Chart comprehension data

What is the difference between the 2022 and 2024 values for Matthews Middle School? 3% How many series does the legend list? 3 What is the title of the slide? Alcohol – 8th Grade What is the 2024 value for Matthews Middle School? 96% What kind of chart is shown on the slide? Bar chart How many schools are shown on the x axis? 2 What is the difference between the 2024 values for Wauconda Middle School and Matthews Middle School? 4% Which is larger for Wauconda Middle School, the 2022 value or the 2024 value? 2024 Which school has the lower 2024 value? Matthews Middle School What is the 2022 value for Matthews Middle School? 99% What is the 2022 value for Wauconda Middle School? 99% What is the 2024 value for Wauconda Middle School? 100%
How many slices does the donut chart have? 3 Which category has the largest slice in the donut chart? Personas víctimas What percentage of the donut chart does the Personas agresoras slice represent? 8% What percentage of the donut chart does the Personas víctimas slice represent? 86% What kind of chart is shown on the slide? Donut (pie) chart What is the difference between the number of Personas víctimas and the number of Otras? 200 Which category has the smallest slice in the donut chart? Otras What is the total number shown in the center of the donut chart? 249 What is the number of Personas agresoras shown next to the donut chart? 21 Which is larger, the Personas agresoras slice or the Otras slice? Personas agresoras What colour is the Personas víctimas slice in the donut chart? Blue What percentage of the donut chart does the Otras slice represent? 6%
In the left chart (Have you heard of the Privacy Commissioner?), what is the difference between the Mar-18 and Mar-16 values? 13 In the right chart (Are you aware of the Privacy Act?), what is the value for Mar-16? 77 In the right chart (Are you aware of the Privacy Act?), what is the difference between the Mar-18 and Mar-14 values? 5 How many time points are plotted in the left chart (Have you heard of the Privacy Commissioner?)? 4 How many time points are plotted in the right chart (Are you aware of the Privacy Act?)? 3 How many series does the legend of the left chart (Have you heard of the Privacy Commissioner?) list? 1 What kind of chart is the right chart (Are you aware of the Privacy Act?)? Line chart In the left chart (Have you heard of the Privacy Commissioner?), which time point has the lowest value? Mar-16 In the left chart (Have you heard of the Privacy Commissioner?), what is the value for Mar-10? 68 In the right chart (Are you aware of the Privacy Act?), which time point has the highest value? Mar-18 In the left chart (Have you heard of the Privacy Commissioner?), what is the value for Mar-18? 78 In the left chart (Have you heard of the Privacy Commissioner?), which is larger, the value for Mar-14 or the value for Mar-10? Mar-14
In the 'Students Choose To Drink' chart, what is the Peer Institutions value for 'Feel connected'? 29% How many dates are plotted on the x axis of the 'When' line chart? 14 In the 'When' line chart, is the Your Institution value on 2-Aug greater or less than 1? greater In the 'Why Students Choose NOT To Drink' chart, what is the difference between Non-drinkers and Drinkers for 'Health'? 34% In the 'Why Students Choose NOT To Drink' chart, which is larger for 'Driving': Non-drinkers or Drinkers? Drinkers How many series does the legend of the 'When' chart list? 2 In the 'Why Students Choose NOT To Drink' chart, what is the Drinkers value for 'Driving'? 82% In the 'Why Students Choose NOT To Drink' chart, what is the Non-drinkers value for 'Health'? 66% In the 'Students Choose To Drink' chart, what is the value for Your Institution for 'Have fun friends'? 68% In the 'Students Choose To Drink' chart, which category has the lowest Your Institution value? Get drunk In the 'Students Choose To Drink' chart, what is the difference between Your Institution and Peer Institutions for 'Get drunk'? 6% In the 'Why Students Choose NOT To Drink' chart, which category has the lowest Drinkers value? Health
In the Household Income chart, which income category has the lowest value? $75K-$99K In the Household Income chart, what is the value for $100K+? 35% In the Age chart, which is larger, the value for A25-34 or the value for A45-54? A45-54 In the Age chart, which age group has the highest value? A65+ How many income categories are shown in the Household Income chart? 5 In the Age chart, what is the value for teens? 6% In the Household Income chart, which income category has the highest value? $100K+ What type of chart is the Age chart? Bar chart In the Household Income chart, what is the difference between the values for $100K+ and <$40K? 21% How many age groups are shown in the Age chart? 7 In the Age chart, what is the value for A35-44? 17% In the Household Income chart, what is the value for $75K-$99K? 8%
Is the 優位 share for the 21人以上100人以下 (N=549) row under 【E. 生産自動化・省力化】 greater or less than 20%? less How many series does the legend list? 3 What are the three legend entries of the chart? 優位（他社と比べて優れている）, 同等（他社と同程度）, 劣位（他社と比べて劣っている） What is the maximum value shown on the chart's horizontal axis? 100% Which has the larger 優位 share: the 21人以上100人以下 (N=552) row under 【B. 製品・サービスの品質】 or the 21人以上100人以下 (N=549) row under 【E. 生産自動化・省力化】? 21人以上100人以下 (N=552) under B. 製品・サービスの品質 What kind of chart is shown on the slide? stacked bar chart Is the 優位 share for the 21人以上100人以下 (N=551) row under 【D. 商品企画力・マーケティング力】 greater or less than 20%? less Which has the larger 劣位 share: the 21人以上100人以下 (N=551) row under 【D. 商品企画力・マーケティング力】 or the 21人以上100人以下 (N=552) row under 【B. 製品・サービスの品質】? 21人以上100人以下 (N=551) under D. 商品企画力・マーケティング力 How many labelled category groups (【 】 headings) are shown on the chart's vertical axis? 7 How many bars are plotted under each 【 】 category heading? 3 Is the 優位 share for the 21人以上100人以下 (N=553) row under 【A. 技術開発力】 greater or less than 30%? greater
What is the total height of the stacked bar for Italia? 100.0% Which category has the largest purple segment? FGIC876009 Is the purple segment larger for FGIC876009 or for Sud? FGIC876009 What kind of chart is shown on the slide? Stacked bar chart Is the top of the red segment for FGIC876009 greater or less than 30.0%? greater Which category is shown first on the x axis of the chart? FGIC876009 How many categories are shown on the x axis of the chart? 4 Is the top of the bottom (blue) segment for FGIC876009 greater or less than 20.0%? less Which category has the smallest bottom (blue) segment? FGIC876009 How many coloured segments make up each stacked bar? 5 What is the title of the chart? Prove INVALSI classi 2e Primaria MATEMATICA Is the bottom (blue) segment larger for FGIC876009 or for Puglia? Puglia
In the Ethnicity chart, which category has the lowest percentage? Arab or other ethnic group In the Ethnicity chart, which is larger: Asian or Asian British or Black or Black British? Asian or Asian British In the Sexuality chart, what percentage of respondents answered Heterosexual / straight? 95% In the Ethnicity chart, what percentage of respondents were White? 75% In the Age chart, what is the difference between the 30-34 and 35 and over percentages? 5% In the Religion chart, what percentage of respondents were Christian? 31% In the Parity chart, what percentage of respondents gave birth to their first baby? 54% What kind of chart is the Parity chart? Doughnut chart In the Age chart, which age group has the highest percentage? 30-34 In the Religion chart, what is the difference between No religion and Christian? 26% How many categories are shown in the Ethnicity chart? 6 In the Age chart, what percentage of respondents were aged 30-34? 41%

What is expected
Pull out each line above that contains the string "type". Matching is case-sensitive.

Your solution
In the Household Income chart, which income category has the lowest value? $75K-$99K In the Household Income chart, what is the value for $100K+? 35% In the Age chart, which is larger, the value for A25-34 or the value for A45-54? A45-54 In the Age chart, which age group has the highest value? A65+ How many income categories are shown in the Household Income chart? 5 In the Age chart, what is the value for teens? 6% In the Household Income chart, which income category has the highest value? $100K+ What type of chart is the Age chart? Bar chart In the Household Income chart, what is the difference between the values for $100K+ and <$40K? 21% How many age groups are shown in the Age chart? 7 In the Age chart, what is the value for A35-44? 17% In the Household Income chart, what is the value for $75K-$99K? 8%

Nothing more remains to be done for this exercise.